DIRECTIVE A: From the forum thread below on compact sets, list every proposition that the problem asks to be judged true or false.

EXTRACT PROVIDED:
Problem 3.3.5 from Understanding Analysis by Stephen Abott poses the following question. I'd like someone to verify if my justification is sound and rigorous.
Decide whether the following propositions are true or false. If the claim is valid, supply a short proof, and if the claim is false, provide a counterexample.
(a) The arbitrary intersection of compact sets is compact.
(b) The arbitrary union of compact sets is compact.
(c) Let $A$ be arbitrary and $K$ be compact. Then, the intersection $A \cap K$ is compact.
(d) If $F_1 \supseteq F_2 \supseteq F_3 \supseteq F_4 \supseteq \ldots$ is a nested sequence of nonempty closed sets, then the intersection $\bigcap_{n=1}^{\infty}F_n \ne \emptyset$.
My Attempt.
(a) The countably infinite intersection of closed sets is closed. If each of these sets are bounded, the intersection is also bounded. Hence, $\bigcap_{n=1}^{\infty}K_i$ is compact.
(b) The finite union of closed sets is closed. The countably infinite union of closed sets need not be closed (since the infinite intersection of open sets is not always open, for example $\bigcap_{n=1}^{\infty} \left(0,\frac{1}{n}\right) = \emptyset$, which is closed). As a result, the finite union of compact sets is compact.
(c) $A \cap K \subseteq K$. $A \cap K$ is a closed and bounded subset of $K$. $A \cap K$ is compact.
(d) This proposition is false. Let $F_n = [n,\infty)$. Then,
\begin{align*}
\bigcap_{n=1}^{\infty} F_n = \emptyset
\end{align*}
Best Answer
(a) It is correct, by I think that it's more natural to say that the intersection is a closed subset of $K_1$ and that therefore it is compact.
(b) You did not really answer the question. An arbitrary union of compacts doesn't have to be compact. For instance, $\Bbb R$, which is not compact, is equal to $\bigcup_{x\in\Bbb R}\{x\}$.
(c) This is false: take $A=(0,2)$ and $K=[1,3]$.
(d) Your answer is fine.

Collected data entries
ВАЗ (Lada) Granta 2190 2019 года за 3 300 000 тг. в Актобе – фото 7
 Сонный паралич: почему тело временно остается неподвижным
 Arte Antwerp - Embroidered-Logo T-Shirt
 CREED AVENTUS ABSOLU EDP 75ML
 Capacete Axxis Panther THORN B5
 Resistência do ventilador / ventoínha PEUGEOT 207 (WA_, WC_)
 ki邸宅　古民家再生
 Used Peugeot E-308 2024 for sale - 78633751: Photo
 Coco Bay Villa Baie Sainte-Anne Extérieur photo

DIRECTIVE B: Reproduce each of the collected data entries above verbatim, one per line.

WRITTEN REPLY A:
(a) The arbitrary intersection of compact sets is compact.
(b) The arbitrary union of compact sets is compact.
(c) Let $A$ be arbitrary and $K$ be compact. Then, the intersection $A \cap K$ is compact.
(d) If $F_1 \supseteq F_2 \supseteq F_3 \supseteq F_4 \supseteq \ldots$ is a nested sequence of nonempty closed sets, then the intersection $\bigcap_{n=1}^{\infty}F_n \ne \emptyset$.

WRITTEN REPLY B:
ВАЗ (Lada) Granta 2190 2019 года за 3 300 000 тг. в Актобе – фото 7
 Сонный паралич: почему тело временно остается неподвижным
 Arte Antwerp - Embroidered-Logo T-Shirt
 CREED AVENTUS ABSOLU EDP 75ML
 Capacete Axxis Panther THORN B5
 Resistência do ventilador / ventoínha PEUGEOT 207 (WA_, WC_)
 ki邸宅　古民家再生
 Used Peugeot E-308 2024 for sale - 78633751: Photo
 Coco Bay Villa Baie Sainte-Anne Extérieur photo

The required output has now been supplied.